Archives, folders, and missing saves

If your file comes as .zip or .7z, extract it first. After that, keep one folder per game and keep the ROM next to its save. Saves “vanish” when the ROM was renamed, the emulator is reading a different save folder, or two regions/releases are sitting together and stepping on each other.

PC and Android play basics

PC is usually smoother and makes controller setup easier, especially for DS and 3DS. Android is great for quick sessions and older generations. The rule stays the same: install the emulator that matches the console, use the correct format, and keep saves separated by release and region.

ROM hacks and fan projects with patches

If a project is shared as IPS / UPS / BPS, treat that as the clean workflow. Apply the patch to a base copy you already have, then store the patched build in its own folder with its own saves. Give it a quick test on default settings first, then add cheats or graphics tweaks one by one.

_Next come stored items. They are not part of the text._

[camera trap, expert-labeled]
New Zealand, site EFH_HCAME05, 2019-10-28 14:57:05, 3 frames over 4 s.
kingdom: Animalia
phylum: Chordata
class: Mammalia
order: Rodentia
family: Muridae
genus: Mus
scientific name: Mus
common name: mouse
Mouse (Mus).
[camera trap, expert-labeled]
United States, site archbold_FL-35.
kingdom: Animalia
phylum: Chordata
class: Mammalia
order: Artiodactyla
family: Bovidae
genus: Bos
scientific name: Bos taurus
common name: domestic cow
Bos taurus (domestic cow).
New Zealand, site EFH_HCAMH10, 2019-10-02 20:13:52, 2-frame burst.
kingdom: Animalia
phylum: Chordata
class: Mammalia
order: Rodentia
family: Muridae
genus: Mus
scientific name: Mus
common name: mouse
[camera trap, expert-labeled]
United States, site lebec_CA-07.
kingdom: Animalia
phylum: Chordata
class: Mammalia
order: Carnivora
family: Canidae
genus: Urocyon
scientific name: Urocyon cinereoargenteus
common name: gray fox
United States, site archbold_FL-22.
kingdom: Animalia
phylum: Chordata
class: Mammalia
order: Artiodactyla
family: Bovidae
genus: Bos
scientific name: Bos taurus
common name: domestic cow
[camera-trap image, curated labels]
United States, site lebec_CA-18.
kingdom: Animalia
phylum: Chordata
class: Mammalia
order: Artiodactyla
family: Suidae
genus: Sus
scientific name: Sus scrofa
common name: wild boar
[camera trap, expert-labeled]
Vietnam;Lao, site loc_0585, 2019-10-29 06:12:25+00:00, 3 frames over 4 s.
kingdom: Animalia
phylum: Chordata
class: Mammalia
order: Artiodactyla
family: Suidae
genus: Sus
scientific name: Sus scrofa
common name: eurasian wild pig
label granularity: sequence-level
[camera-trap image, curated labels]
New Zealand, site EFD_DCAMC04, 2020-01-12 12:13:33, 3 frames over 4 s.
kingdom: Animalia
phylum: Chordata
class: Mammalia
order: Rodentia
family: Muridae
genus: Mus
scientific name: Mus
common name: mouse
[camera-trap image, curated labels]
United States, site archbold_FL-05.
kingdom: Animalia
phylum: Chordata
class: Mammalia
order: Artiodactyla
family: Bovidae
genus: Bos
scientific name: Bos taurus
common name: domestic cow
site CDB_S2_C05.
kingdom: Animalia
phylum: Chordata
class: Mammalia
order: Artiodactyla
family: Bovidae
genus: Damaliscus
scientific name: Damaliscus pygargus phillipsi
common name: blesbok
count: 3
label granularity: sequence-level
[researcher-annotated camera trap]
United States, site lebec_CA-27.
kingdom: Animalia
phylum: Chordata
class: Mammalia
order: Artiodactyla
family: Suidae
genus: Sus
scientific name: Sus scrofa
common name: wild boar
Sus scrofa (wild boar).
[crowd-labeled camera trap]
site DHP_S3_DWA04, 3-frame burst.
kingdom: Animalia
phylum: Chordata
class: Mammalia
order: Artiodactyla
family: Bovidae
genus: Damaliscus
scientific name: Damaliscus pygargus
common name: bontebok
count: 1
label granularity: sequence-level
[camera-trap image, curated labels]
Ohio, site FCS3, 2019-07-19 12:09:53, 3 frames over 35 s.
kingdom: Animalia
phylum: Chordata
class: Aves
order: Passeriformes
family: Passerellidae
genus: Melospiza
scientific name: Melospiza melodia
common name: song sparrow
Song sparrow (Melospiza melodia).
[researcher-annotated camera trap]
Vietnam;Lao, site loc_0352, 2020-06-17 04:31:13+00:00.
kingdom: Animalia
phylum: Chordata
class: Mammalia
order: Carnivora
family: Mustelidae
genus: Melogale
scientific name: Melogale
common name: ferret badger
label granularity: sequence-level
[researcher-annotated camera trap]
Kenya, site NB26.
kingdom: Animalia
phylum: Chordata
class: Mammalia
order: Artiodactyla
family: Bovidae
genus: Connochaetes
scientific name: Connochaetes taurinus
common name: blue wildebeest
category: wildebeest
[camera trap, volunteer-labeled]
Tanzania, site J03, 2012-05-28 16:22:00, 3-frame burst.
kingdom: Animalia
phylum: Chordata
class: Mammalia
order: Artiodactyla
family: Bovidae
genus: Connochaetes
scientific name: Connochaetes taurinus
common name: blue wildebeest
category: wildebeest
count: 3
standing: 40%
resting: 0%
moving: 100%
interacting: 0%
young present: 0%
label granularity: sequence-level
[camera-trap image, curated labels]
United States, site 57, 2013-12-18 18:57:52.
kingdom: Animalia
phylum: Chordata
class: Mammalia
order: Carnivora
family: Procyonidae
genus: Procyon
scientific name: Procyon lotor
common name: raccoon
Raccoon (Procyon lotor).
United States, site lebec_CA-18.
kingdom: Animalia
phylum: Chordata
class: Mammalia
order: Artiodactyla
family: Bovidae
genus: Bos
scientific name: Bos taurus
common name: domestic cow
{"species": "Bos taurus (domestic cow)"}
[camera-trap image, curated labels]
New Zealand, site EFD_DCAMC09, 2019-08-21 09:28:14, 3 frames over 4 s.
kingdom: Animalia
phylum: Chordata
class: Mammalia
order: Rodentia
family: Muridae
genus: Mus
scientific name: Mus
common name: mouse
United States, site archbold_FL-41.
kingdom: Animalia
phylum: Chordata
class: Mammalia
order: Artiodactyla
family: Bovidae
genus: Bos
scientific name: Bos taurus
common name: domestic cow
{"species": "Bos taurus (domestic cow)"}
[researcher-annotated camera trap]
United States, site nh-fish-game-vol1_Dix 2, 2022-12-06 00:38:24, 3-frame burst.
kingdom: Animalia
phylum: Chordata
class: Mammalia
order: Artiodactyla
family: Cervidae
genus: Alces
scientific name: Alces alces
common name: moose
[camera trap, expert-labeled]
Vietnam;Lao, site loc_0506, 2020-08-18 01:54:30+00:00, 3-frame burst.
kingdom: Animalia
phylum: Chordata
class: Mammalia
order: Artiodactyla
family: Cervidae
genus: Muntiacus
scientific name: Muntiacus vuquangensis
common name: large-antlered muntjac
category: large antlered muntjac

Boot issues, stutter, and repeat crashes

For a black screen, try switching the renderer or graphics backend and restart the emulator fully. For stutter, lower internal resolution and turn off heavy extras first. If it crashes at the exact same spot every time, look at the file, region mismatch, or a corrupted save before you start changing lots of settings.

Moving progress between PC and Android

Copy the whole save folder, not just one file. Many emulators store saves, states, and settings in different places. When each game lives in its own folder, transfers are simple: move that folder, then point the emulator to it.